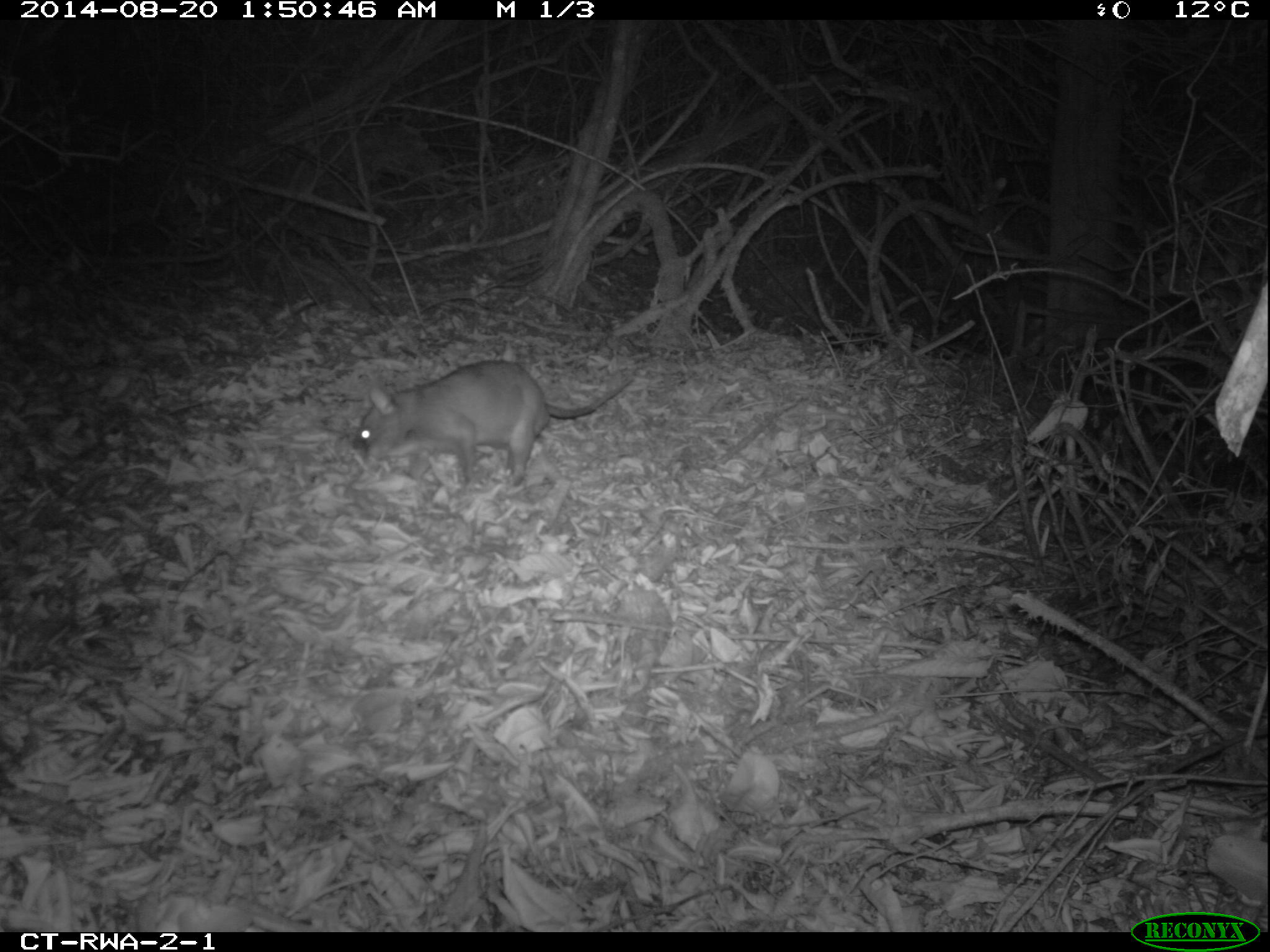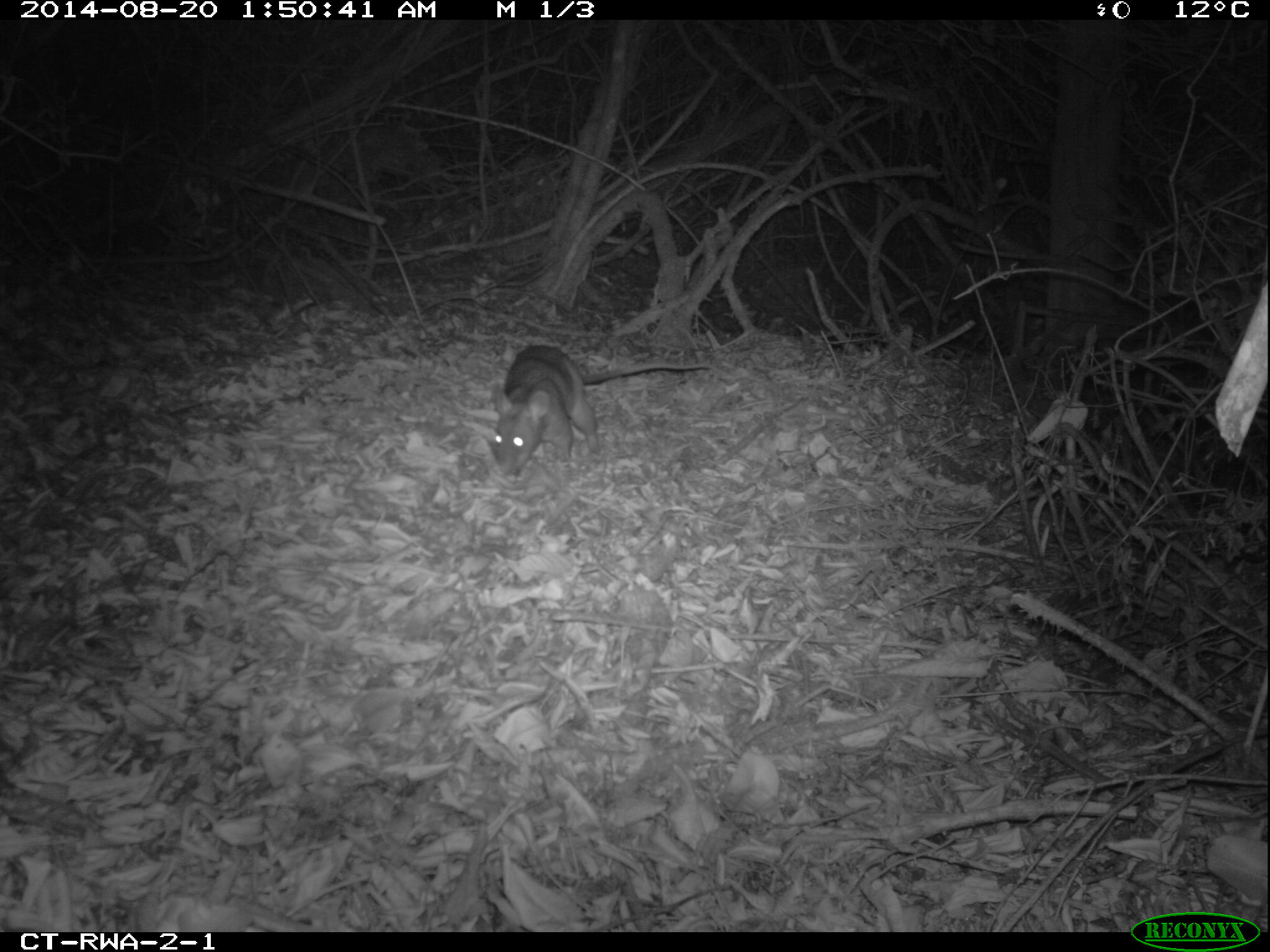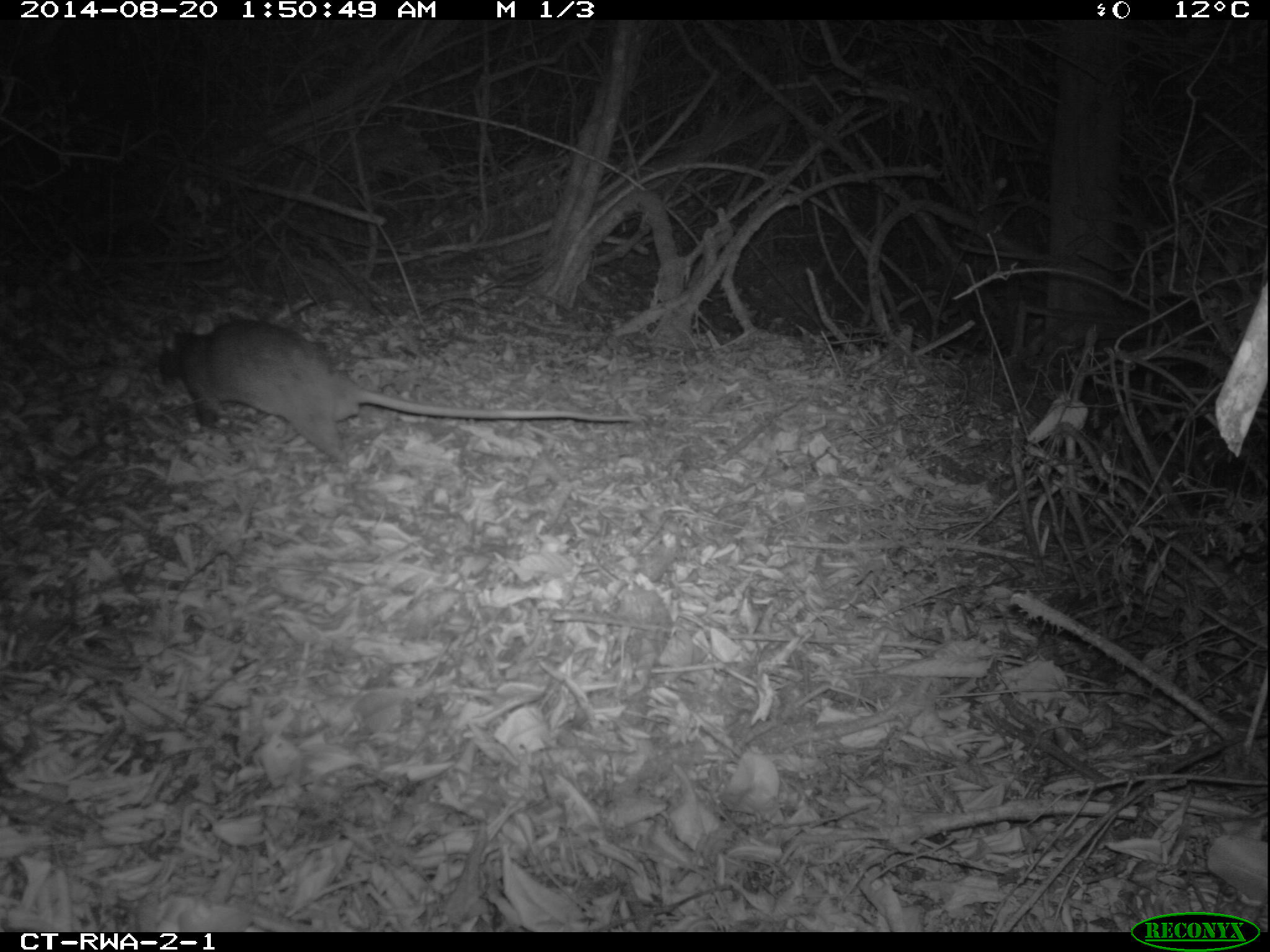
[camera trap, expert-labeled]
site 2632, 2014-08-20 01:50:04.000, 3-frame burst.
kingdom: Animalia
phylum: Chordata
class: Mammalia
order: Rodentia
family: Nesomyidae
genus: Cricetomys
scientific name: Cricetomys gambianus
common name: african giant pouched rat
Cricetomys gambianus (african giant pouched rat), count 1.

-.-.-

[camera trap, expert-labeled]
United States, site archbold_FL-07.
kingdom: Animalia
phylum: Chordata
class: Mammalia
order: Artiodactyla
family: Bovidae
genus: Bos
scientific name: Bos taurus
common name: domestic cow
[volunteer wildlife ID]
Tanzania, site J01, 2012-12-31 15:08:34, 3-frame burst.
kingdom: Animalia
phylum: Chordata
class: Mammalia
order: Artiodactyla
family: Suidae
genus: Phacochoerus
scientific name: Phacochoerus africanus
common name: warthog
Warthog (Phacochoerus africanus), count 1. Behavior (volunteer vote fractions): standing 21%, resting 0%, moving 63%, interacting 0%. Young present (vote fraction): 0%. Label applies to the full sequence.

-.-.-

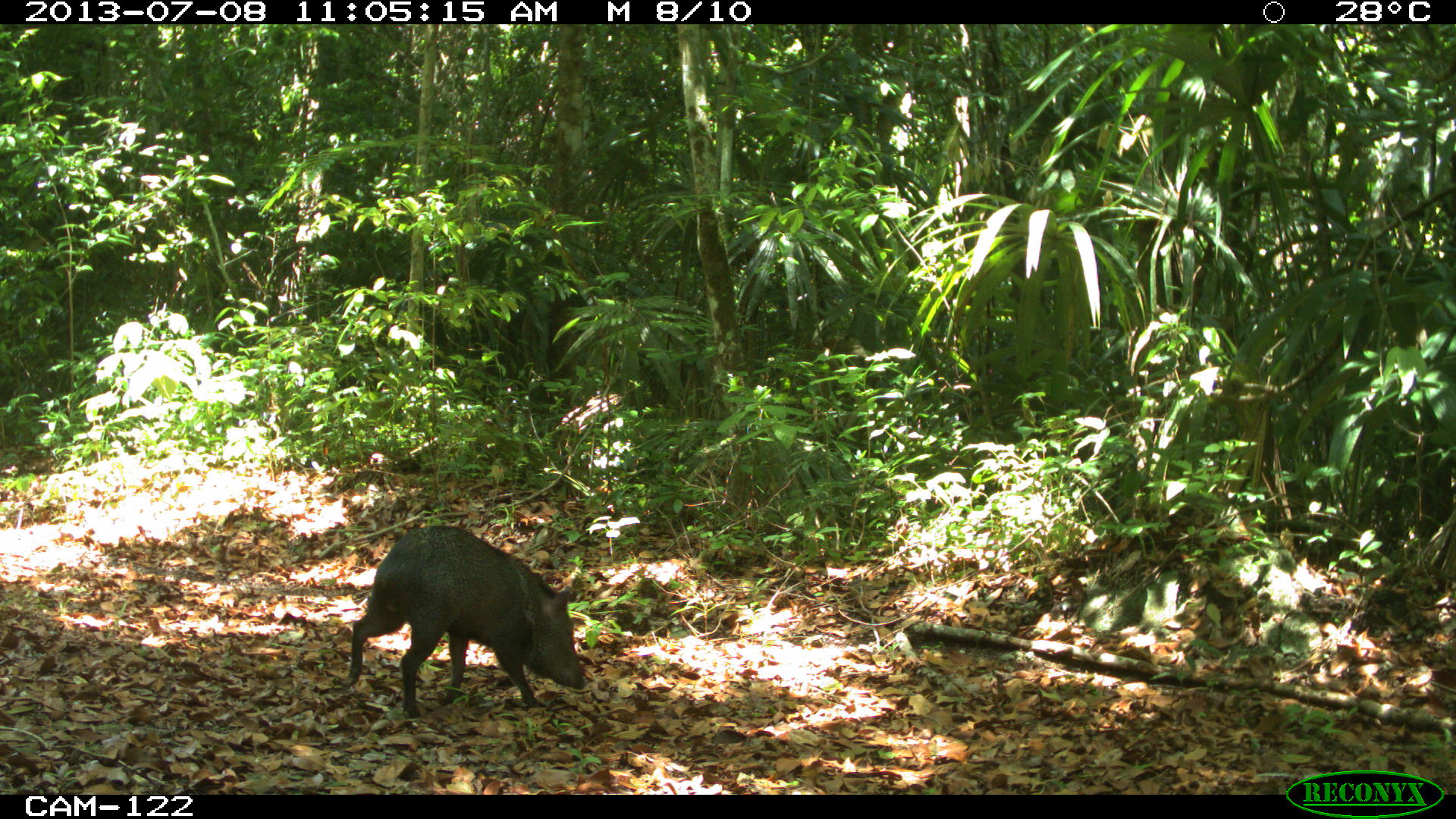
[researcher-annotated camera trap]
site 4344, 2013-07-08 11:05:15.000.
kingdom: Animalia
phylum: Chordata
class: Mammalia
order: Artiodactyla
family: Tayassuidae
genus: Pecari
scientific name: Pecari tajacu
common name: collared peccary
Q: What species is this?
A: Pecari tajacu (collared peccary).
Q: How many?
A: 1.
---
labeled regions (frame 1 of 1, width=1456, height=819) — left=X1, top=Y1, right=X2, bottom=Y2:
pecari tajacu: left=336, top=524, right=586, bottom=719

-.-.-

## Exercise description
The number of lines in this listing that hold "site" is the only answer required.

## Response
4